For more info or as a citation, please see:
Specifically, this notebook corresponds to a dicussion on unifying compound vocabularies using UniChem.
First, we used UniChem to match DrugBank compounds to external resources. We used the UniChem connectivity search which allows fuzzy matching.
library(dplyr)
library(ggplot2)
library(DT)
library(reshape2)
drugbank.df <- file.path('data', 'drugbank.tsv') %>%
read.delim(stringsAsFactors=FALSE, na.strings='') %>%
dplyr::filter(type == 'small molecule') %>%
dplyr::filter(grepl('approved', groups)) %>%
dplyr::filter(! is.na(inchikey))
count.df <- file.path('data', 'mapping-counts.tsv') %>%
read.delim(stringsAsFactors=FALSE, check.names=FALSE)

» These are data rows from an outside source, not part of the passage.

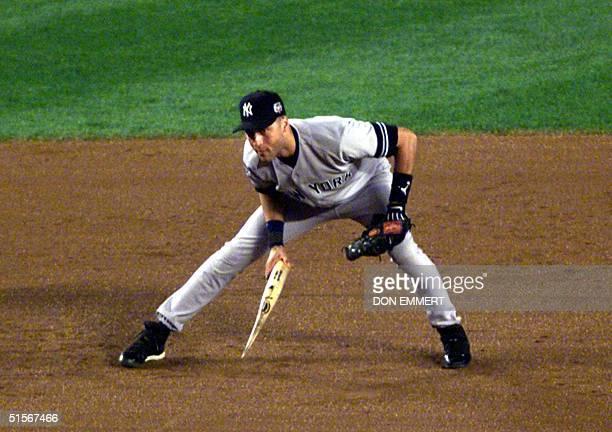 New York Yankees' shortstop Derek Jeter picks up the broken bat of New York Mets Kurt Abbott during the 4th inning of Game Five of the World Series...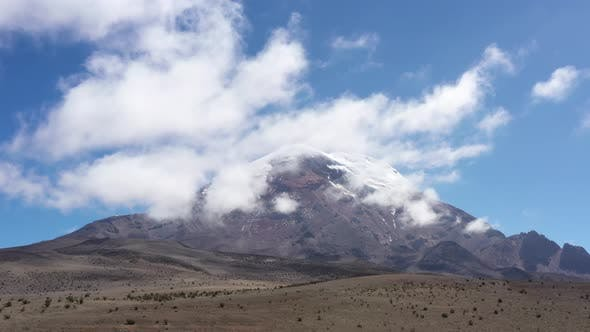 Thumbnail for Aerial view revealing the whole chimborazo vulcano from behind a hill while flying closer towards it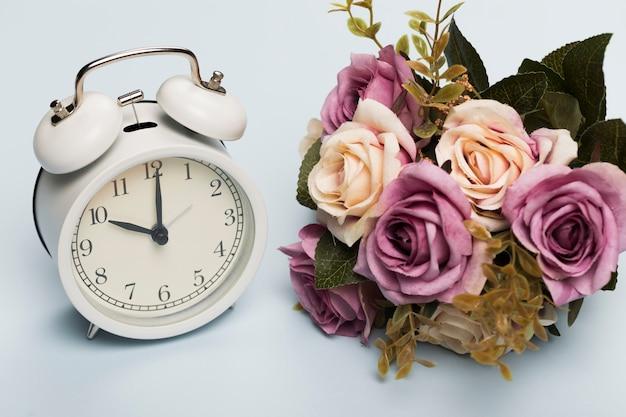 時計の横にあるバラの花束 無料写真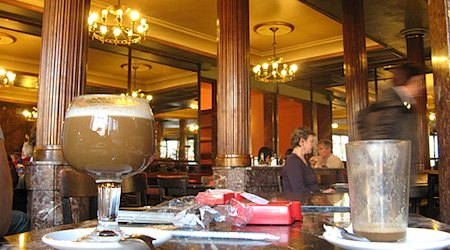 Passing the afternoon in Madrid's historic Café Commercial. Photo: Tnarik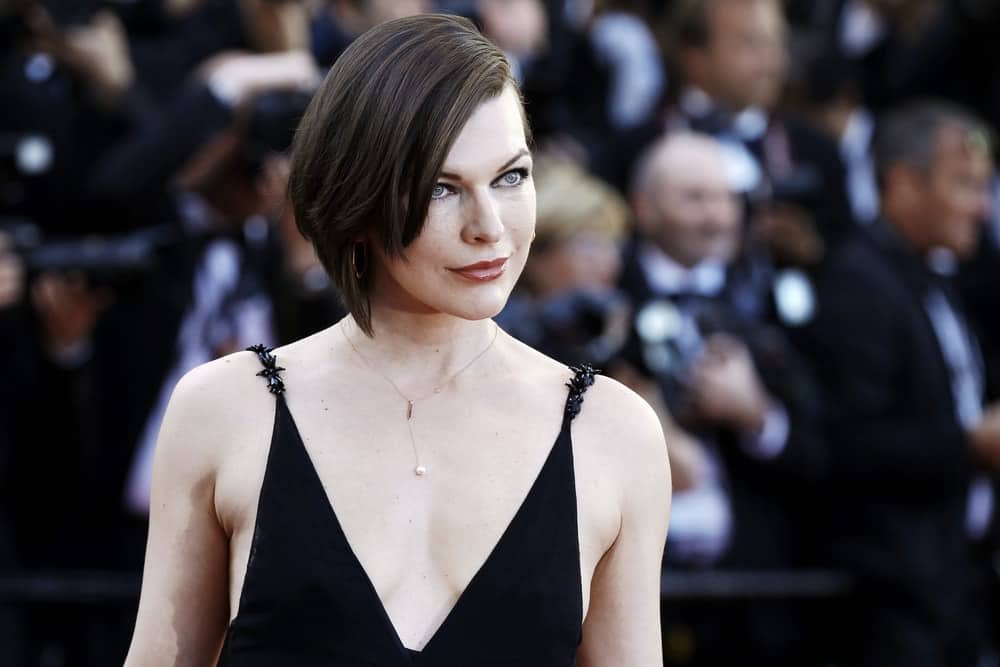 On MAY 20, 2020, Milla Jovovich attended the 'The Last Face' Premiere during the 69th Cannes Film Festival on May 20, 2016 in Cannes, France. She was stunning in a black dress and a chin-length raven hairstyle with long side-swept bangs.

count.df <- drugbank.df %>%
dplyr::rename(drugbank_name = name) %>%
dplyr::left_join(count.df)
## Joining by: c("drugbank_id", "drugbank_name")

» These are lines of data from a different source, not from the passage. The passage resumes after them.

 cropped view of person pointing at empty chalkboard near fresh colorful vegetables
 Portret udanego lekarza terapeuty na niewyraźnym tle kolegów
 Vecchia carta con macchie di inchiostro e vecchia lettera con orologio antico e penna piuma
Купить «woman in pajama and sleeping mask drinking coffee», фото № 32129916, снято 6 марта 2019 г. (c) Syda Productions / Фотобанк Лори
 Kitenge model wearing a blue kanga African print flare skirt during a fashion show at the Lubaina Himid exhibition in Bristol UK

sources <- c('chembl', 'drugbank', 'fdasrs', 'pubchem', 'lincs')
count.df %>%
dplyr::select(one_of(sources)) %>%
dplyr::summarise_each(funs(mean(. > 0) * 100)) %>%
knitr::kable()
chembl | drugbank | fdasrs | pubchem | lincs |
---|---|---|---|---|
97.55155 | 99.67784 | 82.28093 | 99.09794 | 61.08247 |
A small number of DrugBank approved small molecules (5) do not map to DrugBank. This appears to occur because these compounds do not contain structural information in the DrugBank database.
count.df %>%
dplyr::select(drugbank_id, drugbank_name, one_of(sources)) %>%
DT::datatable()
count.df %>%
dplyr::select(one_of(sources)) %>%
reshape2::melt(variable.name = 'source', value.name = 'count') %>%
ggplot(aes(count)) + theme_bw() +
geom_histogram(binwidth = 1, origin = -0.5, alpha = 0.6, col='black') +
facet_wrap(~ source, scales='free_x', nrow=1) +
xlab('Matches per DrugBank compound') + ylab('Count')

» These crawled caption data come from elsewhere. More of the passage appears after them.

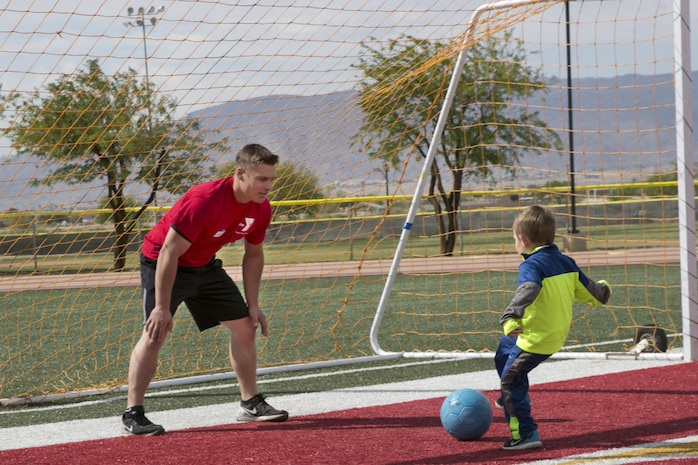 Lance Cpl. Kyle Cavatorta, tank crewman loader, 1st Tank Battalion, plays soccer with Noah Klich, 7, son of Staff Sgt. Mitchell A. Klich, technical control chief, Marine Corps Communication-Electronics School at the Healthy Kids Day hosted by Armed Services YMCA at Felix Field aboard the Combat Center April 30, 2016.  (Official Marine Corps photo by Lance Cpl. Dave Flores/Released)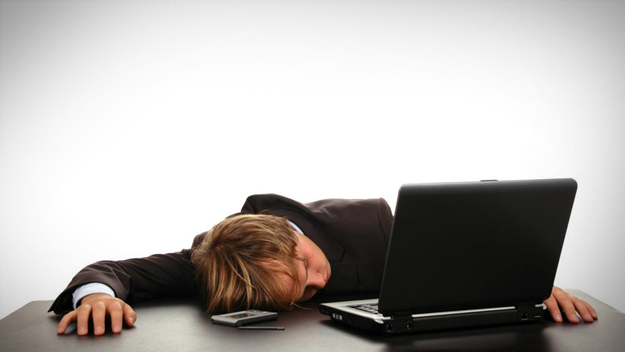 Picture of businessman asleep in front of laptop to illustrate information overload in the HR trends blog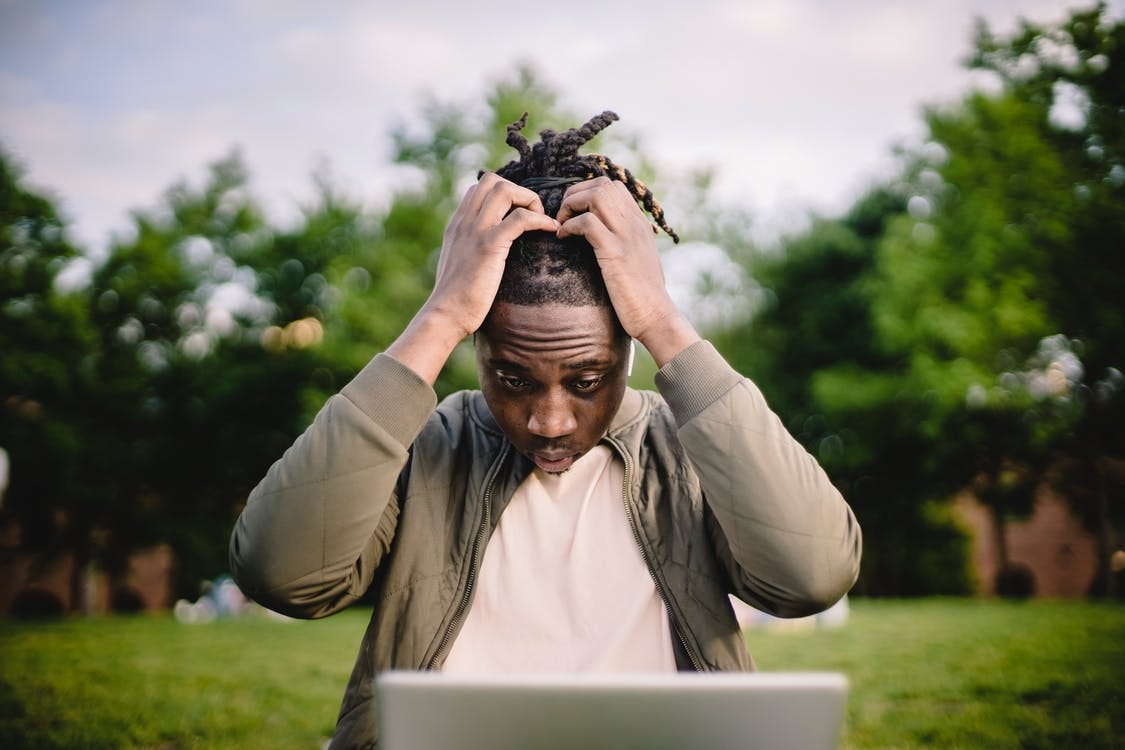 Upset young African American male freelancer clutching head with hands after failure in project while working remotely in park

mapping.df <- file.path('data', 'mapping.tsv.gz') %>%
read.delim(stringsAsFactors=FALSE)
mapping.df %>%
dplyr::filter(source_name == 'drugbank') %>%
dplyr::inner_join(drugbank.df %>% dplyr::select(drugbank_id, type, groups)) %>%
dplyr::group_by(drugbank_id, drugbank_name) %>%
dplyr::summarise(
n_matches = n(),
matches = paste(src_compound_id, collapse = '|')
) %>%
dplyr::filter(n_matches > 1) %>%
DT::datatable()
## Joining by: "drugbank_id"